> _What you have to do_
Can you write out the whole listing exactly?

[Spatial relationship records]
********
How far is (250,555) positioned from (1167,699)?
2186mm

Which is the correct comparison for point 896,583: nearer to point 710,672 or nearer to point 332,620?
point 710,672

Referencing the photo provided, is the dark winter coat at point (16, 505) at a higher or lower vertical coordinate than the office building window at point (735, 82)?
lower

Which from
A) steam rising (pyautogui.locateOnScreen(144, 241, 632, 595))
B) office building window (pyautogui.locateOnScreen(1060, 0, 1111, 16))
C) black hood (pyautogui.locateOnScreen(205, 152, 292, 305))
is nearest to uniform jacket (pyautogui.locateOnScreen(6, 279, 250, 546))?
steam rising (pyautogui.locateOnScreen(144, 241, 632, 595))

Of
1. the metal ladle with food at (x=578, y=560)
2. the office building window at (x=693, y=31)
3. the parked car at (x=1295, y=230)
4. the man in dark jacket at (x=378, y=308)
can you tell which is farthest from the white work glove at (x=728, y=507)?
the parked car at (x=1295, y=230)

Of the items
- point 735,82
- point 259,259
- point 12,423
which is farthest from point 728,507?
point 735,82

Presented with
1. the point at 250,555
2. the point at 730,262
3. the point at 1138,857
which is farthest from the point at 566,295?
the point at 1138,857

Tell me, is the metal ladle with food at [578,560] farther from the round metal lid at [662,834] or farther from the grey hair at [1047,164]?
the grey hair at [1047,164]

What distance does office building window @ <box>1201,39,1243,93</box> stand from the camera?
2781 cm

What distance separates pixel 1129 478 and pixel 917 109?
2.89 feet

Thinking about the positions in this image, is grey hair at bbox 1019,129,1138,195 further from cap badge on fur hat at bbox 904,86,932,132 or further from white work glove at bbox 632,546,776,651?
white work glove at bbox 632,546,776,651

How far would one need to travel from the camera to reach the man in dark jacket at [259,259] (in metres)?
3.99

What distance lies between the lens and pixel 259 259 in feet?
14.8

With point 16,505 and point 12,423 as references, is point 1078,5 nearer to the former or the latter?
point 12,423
********
> _Task solution_
How far is (250,555) positioned from (1167,699)?
2186mm

Which is the correct comparison for point 896,583: nearer to point 710,672 or nearer to point 332,620?
point 710,672

Referencing the photo provided, is the dark winter coat at point (16, 505) at a higher or lower vertical coordinate than the office building window at point (735, 82)?
lower

Which from
A) steam rising (pyautogui.locateOnScreen(144, 241, 632, 595))
B) office building window (pyautogui.locateOnScreen(1060, 0, 1111, 16))
C) black hood (pyautogui.locateOnScreen(205, 152, 292, 305))
is nearest to uniform jacket (pyautogui.locateOnScreen(6, 279, 250, 546))?
steam rising (pyautogui.locateOnScreen(144, 241, 632, 595))

Of
1. the metal ladle with food at (x=578, y=560)
2. the office building window at (x=693, y=31)
3. the parked car at (x=1295, y=230)
4. the man in dark jacket at (x=378, y=308)
can you tell which is farthest from the white work glove at (x=728, y=507)?
the parked car at (x=1295, y=230)

Of the items
- point 735,82
- point 259,259
- point 12,423
which is farthest from point 728,507?
point 735,82

Presented with
1. the point at 250,555
2. the point at 730,262
3. the point at 1138,857
which is farthest from the point at 566,295?
the point at 1138,857

Tell me, is the metal ladle with food at [578,560] farther from the round metal lid at [662,834] or farther from the grey hair at [1047,164]?
the grey hair at [1047,164]

What distance does office building window @ <box>1201,39,1243,93</box> stand from the camera?
2781 cm

What distance separates pixel 1129 478 and pixel 917 109?
2.89 feet

Thinking about the positions in this image, is grey hair at bbox 1019,129,1138,195 further from cap badge on fur hat at bbox 904,86,932,132 or further from white work glove at bbox 632,546,776,651?
white work glove at bbox 632,546,776,651

How far would one need to travel from the camera to reach the man in dark jacket at [259,259] (in metres)?
3.99

What distance lies between the lens and pixel 259 259 in feet?
14.8

With point 16,505 and point 12,423 as references, is point 1078,5 nearer to the former or the latter?
point 12,423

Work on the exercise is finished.